_Aim:_ Find every line in the entries below that contains the string "green", matching uppercase and lowercase exactly, and copy each of those lines.

— begin Supplied data —

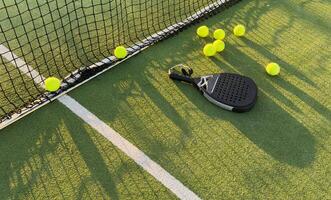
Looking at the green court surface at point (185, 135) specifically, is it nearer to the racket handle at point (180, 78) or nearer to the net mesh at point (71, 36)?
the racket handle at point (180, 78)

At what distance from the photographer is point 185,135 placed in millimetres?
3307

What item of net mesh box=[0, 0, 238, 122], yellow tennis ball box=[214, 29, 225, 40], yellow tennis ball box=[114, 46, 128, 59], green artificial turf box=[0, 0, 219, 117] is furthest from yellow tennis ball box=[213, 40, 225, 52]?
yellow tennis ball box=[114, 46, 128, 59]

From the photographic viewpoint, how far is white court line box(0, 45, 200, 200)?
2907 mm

— end Supplied data —
— begin Supplied data —

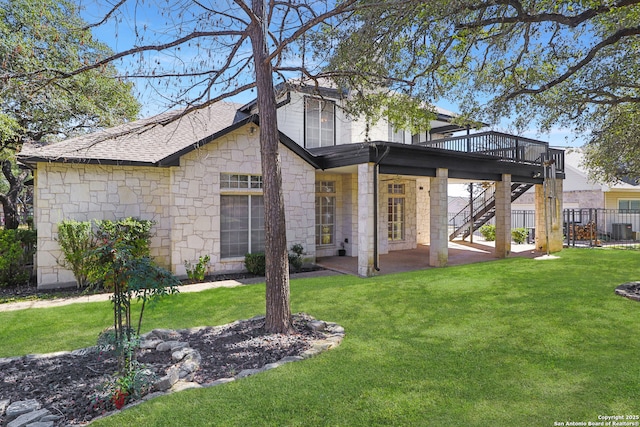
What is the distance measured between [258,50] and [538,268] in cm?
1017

— end Supplied data —

_Finished answer:_
Looking at the green court surface at point (185, 135) specifically, is it nearer to the racket handle at point (180, 78) or nearer to the net mesh at point (71, 36)?
What item of net mesh box=[0, 0, 238, 122], yellow tennis ball box=[214, 29, 225, 40], yellow tennis ball box=[114, 46, 128, 59], green artificial turf box=[0, 0, 219, 117] is furthest from yellow tennis ball box=[213, 40, 225, 52]?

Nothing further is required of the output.